I openly admit I would love to know more about Michael Jackson's every day life. I openly admit I would love to really understand what happened whithin his heart, who he really loved, who he hurt (for we all human hurt someone sometime), what made him feel happy, what made him feel angry, what he really enjoy reading, what kind of weather he prefered... all things Michael. Just as I try to know as much as possible about those I love, for I would then be able to make them feel better and to understand them a bit more.
However,
my personal desire to know more about him does not entitle me to actually get that information about him. Yes, I love the man, I love the artist, and I have this dream in my heart and in my mind that I am a bit "close" to him. But truth is he just spotted and gret me once, almost 18 years ago, amongst a crowd of 70,000 fans. I could hardly say I was really "close" to him
(writing that really hurts... :mello: )
I haven't read any of those tell all books out there. I just bought one (by Taraborrelli), but I admit I felt like crap by doing so and even when I tried, I just couldn't go any fruther than page 17 or so. I just stop trying going against me. A dear fellow fan and personal friend says I must be the strangest MJ fan out there
. I don't even have any single poster of Michael
... I am not a collector.
.. I might as well be the anti-fan :mello: But I truly feel so bad when I get to know private details about Michael. Yes, I do want to know... but I can't. I feel I shouldn't for he wouldn't want me to know about this.

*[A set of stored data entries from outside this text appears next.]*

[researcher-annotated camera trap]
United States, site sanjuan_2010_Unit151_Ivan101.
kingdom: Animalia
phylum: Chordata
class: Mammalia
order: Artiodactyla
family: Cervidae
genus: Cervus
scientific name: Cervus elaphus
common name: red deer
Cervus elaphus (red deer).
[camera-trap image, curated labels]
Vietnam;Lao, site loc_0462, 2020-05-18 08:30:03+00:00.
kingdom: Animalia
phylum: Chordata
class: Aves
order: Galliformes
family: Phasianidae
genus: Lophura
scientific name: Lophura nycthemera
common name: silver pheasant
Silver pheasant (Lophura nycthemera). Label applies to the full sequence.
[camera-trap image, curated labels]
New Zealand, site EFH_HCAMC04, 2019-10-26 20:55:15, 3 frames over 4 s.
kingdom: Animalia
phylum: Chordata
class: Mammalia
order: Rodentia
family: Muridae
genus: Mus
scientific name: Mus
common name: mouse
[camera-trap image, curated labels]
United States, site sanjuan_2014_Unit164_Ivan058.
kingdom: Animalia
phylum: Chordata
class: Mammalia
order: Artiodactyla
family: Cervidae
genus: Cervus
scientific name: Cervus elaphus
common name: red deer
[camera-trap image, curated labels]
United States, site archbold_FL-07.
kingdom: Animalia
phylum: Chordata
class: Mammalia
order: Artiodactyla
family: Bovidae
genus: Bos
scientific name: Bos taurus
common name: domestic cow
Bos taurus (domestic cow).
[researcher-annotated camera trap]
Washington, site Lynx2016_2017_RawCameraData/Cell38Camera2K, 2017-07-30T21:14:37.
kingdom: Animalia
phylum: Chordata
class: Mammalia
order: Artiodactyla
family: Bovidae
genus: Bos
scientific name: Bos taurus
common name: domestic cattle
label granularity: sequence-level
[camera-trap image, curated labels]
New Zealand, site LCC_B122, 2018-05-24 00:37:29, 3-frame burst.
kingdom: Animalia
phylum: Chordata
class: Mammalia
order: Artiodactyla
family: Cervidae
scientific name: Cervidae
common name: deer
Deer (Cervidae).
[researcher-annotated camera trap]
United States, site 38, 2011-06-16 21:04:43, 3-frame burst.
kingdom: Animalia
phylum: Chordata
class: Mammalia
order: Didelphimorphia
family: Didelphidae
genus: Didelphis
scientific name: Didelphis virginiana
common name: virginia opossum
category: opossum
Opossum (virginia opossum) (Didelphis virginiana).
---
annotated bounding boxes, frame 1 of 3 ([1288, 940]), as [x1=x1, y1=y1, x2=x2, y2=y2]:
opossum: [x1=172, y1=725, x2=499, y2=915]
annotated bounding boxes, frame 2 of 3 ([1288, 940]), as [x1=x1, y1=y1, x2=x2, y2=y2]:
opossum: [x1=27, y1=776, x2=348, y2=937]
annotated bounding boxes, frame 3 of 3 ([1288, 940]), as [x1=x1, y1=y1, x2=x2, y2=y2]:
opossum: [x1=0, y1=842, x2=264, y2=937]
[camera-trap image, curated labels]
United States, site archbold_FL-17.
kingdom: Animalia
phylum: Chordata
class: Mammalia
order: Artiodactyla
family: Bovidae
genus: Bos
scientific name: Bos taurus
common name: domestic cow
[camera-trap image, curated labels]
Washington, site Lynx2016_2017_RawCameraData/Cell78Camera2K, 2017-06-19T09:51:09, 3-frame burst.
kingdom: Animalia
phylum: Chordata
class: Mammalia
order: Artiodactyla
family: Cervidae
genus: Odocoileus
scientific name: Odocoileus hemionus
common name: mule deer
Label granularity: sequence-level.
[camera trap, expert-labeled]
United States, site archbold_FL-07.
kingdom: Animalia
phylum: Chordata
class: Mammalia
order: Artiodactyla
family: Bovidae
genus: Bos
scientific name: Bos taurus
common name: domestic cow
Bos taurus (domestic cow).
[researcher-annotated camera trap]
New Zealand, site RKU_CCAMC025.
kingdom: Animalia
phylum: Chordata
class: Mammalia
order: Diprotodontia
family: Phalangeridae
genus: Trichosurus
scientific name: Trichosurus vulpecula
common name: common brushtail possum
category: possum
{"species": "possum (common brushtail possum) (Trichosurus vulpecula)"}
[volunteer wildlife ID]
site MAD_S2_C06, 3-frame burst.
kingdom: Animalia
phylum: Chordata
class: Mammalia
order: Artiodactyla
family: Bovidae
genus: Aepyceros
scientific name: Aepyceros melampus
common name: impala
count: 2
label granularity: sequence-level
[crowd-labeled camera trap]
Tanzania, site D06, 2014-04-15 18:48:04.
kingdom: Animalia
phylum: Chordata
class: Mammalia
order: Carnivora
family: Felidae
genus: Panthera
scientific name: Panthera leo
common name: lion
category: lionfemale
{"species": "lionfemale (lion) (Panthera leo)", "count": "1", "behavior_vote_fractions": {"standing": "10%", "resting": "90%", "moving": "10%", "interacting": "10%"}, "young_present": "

It's a struggle, I promise. But at the end of the day I feel relieved I managed to resist the temptation to jump into that info that I feel Michael wouldn't have wanted me, a perfect stranger, to know about him. Up to know, I am relieved I managed to totally about the book with MJ tapes (even the "fan-friendly" version) and that of Taraborrelli. But I bought it, so I guess I didn't do that well in that one anyway.
So... well... basically, what I wanted to say it's I understand and I share that desire to know more about this man we love so much. But I keep saying to myself I am not really a part of his inner circle and so I should keep my place as a fan. Outside. Whatever
HE wanted me to know, I would cherish. Whatever
others around him want meto know... I would be careful. We are all free to feel different about this.
I trust this book will be positive. I really want to trust this will be positve. I am not saying I will get it or I will not get it. I will just wait and see the results. As for now, I am totally against the idea, though. If they felt any need to "clean" their names, a book was certainly not the best idea. Silence, the same silence they had kept all these years they lived that close to Michael, was certainly their best weapon.